DATA TO PROCESS Start Marker
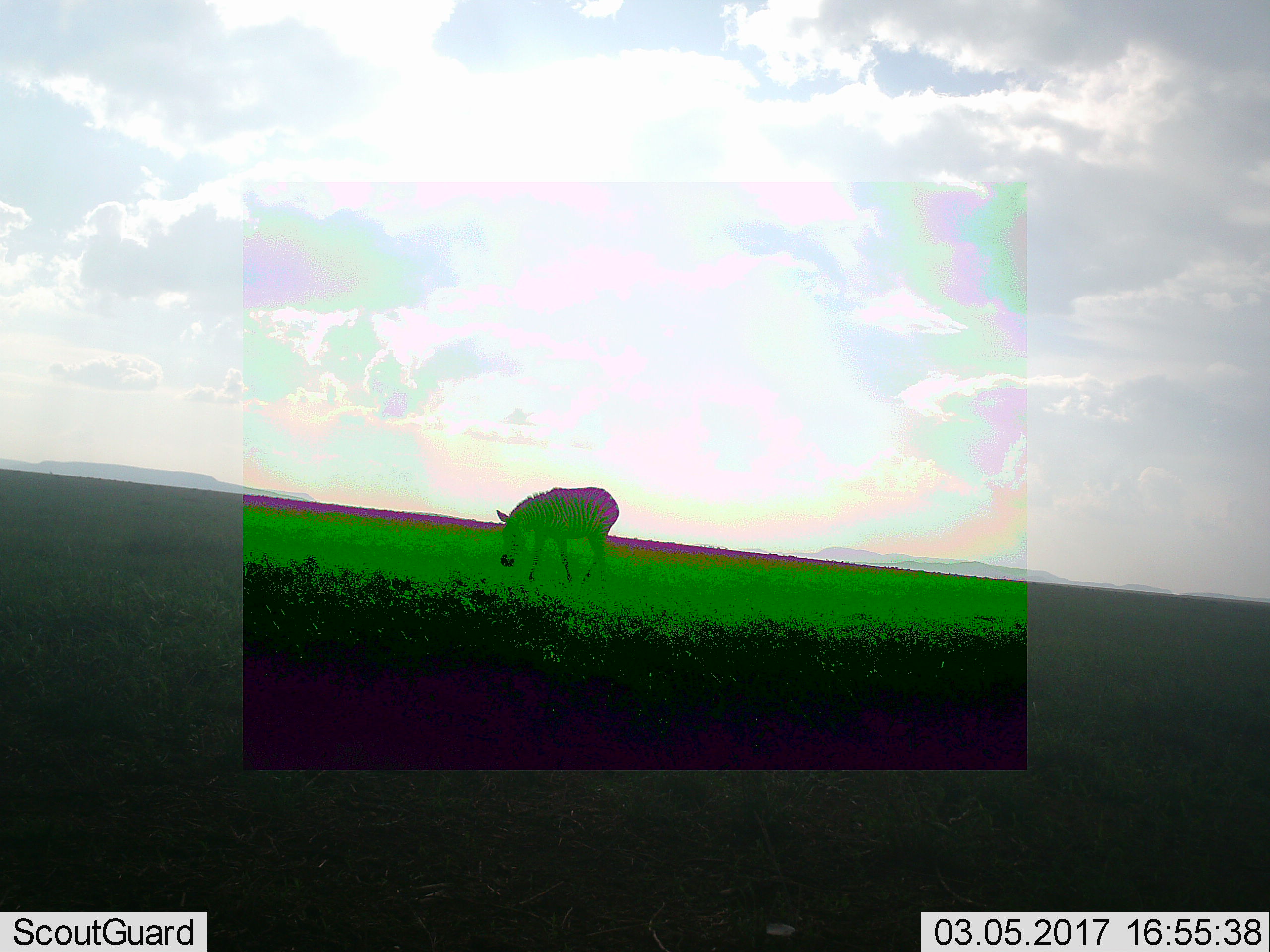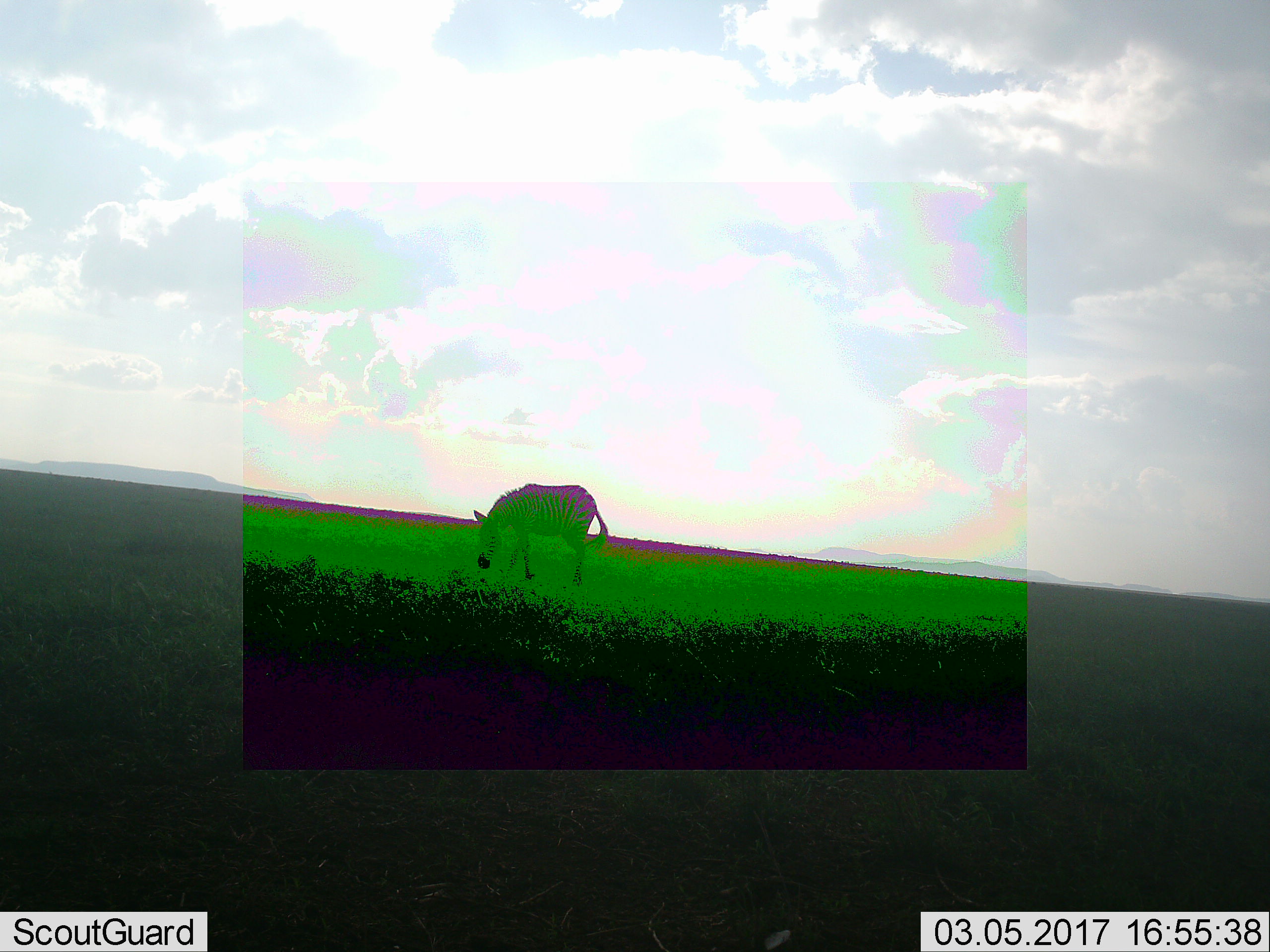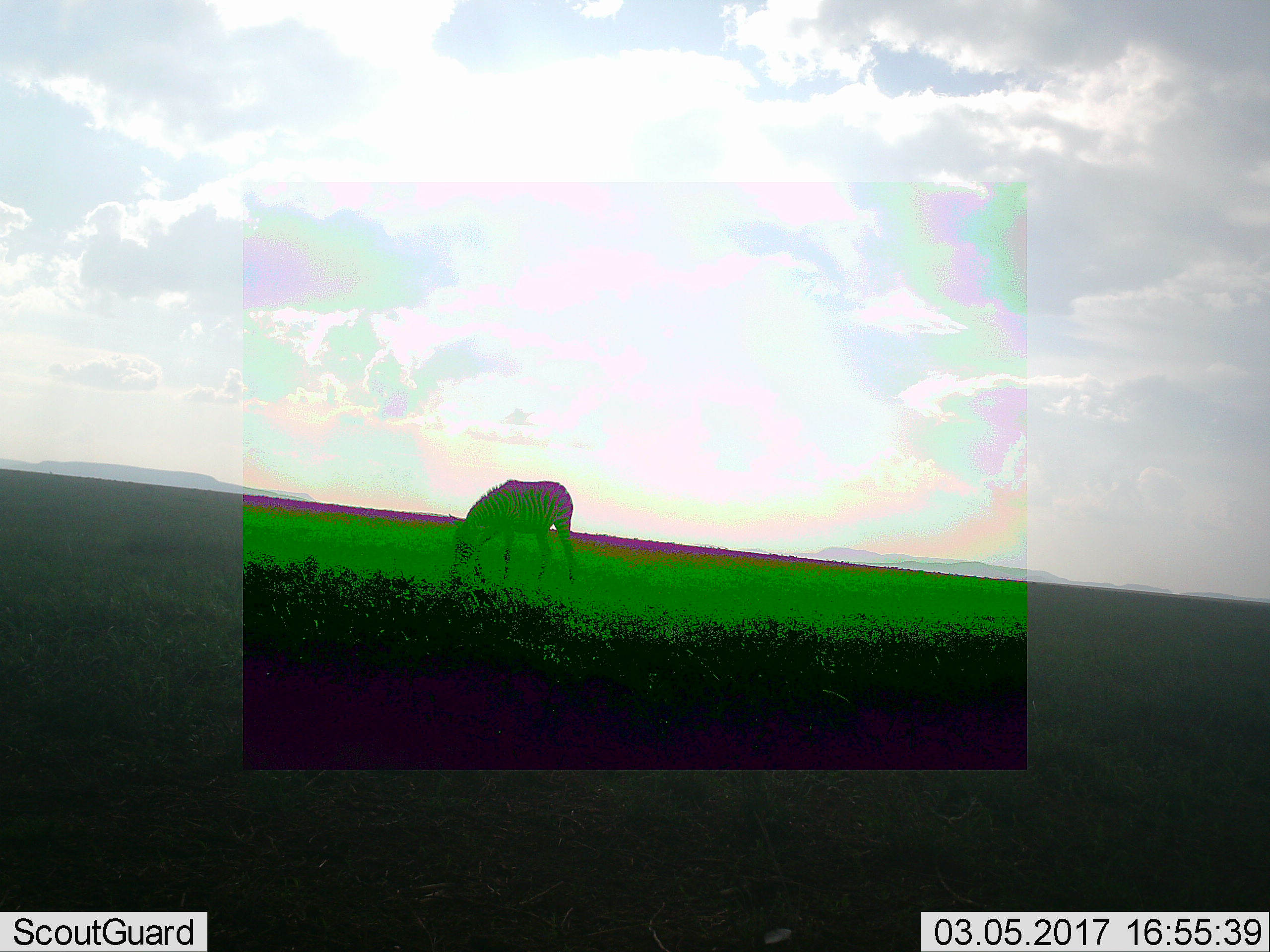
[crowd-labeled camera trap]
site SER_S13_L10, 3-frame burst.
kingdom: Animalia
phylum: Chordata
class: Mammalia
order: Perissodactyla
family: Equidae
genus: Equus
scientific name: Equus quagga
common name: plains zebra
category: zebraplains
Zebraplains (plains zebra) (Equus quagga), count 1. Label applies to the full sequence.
DATA TO PROCESS End Marker
YOUR GOAL: Output the entries above verbatim, with no picture included.

ANSWER BOX:
[crowd-labeled camera trap]
site SER_S13_L10, 3-frame burst.
kingdom: Animalia
phylum: Chordata
class: Mammalia
order: Perissodactyla
family: Equidae
genus: Equus
scientific name: Equus quagga
common name: plains zebra
category: zebraplains
Zebraplains (plains zebra) (Equus quagga), count 1. Label applies to the full sequence.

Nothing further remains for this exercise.